Direct Laser Interference Patterning for Wettability Modification and Bubble Nucleation on Conventional and Additively Manufactured Metals

In addition to surface chemistry, surface roughness plays a critical role regarding wettability and solid-liquid as well as solid–gas interactions. Additive manufacturing produces substrates with unique characteristics (such as inherent roughness and porosity) that differ significantly from those of conventionally fabricated materials. In this study, conventionally manufactured Ti64 and stainless steel 316L substrates are compared with additively manufactured stainless steel 316L in their as-fabricated state, as well as after the application of direct laser interference patterning to introduce additional micro- and nanostructures.
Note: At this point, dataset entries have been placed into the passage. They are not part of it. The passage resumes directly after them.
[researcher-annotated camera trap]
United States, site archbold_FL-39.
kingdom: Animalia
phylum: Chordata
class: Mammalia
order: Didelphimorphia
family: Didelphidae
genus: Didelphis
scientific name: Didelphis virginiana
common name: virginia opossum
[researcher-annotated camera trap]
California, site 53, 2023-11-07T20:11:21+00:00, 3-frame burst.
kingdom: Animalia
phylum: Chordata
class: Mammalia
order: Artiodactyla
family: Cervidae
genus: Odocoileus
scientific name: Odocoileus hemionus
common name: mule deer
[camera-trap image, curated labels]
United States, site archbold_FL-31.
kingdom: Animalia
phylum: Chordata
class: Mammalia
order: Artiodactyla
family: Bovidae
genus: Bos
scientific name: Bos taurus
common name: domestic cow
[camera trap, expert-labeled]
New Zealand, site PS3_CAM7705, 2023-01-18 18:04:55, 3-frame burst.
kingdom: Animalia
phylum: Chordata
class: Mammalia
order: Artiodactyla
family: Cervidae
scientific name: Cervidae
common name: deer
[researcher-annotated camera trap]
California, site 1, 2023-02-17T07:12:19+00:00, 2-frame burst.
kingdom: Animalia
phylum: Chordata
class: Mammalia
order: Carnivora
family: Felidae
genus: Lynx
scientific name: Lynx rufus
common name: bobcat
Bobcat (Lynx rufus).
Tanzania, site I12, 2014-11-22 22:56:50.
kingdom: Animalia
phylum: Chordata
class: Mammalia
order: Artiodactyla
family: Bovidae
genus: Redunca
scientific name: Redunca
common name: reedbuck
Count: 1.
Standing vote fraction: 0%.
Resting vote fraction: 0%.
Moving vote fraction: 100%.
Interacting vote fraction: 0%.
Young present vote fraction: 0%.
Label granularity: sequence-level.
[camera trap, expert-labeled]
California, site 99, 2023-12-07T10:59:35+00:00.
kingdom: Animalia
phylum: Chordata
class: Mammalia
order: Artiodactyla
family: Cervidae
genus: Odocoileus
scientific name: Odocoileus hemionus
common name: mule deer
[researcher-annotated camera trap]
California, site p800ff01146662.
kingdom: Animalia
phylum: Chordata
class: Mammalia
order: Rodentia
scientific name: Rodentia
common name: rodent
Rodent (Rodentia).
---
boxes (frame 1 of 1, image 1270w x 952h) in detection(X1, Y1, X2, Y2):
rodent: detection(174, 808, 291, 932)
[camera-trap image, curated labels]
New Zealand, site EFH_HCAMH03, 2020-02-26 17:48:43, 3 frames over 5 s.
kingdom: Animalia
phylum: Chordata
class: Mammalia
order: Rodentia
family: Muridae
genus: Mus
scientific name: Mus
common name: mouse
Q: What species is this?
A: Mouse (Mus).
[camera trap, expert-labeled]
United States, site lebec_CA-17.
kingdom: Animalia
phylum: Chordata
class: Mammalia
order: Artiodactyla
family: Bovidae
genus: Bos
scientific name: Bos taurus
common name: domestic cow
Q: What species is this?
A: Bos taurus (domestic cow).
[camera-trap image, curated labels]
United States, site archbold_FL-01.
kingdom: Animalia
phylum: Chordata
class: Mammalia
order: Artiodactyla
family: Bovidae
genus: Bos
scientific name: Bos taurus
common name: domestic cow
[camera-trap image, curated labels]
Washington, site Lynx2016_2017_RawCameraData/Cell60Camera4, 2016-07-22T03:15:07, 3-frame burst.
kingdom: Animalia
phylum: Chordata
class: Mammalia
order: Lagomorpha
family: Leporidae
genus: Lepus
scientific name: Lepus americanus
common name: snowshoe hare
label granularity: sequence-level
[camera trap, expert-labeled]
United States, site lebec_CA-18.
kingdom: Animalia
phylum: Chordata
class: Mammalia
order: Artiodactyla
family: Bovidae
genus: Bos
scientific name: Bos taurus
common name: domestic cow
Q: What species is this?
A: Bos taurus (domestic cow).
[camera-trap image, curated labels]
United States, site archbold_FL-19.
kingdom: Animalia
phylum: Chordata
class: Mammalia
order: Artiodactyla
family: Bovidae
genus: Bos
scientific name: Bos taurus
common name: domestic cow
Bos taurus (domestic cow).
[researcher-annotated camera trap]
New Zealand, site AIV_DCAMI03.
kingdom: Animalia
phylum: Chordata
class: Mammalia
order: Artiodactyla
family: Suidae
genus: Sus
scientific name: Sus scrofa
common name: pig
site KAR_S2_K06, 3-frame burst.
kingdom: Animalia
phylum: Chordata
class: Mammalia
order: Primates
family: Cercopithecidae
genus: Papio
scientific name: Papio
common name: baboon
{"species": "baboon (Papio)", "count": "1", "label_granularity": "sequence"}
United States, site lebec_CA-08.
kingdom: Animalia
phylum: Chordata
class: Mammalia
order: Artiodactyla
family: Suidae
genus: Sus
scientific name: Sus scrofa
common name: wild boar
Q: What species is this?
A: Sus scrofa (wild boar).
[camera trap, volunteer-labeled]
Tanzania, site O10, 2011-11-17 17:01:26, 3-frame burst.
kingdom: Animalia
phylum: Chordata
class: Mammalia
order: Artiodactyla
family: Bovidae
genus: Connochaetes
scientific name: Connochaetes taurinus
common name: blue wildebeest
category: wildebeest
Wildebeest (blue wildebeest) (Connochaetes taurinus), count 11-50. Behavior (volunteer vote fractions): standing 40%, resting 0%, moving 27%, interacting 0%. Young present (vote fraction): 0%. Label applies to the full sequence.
Surface morphology and topography are characterized using confocal microscopy and scanning electron microscopy. Wettability development is evaluated after storage in ambient air and aqueous environments, and the observed behaviors are correlated with different wetting states. Furthermore, the influence of these wetting states on bubble dynamics in O2-oversaturated aqueous solutions is investigated. The results indicate that the intrinsic roughness of AM substrates significantly enhances gas nucleation, primarily due to increased surface area and the presence of Harvey nuclei. Additional laser structuring by direct laser interference patterning not only increases the surface area but also oxidizes the surface and can induce rapid changes in surface chemistry, thereby affecting solid-gas interactions. Notably, the laser treatment of Ti64 substrates led to the formation of surfaces with very high water contact angles, characterized by the rose petal wetting regime. Despite the apparent superhydrophobic character, these surfaces did not promote solid-gas interactions. Other obtained wetting states turned out to be more beneficial for enhancing bubble nucleation. This work underscores the complex interplay between surface topography and chemical modification in achieving specific wetting states and highlights their collective impact on solid–gas interfacial phenomena.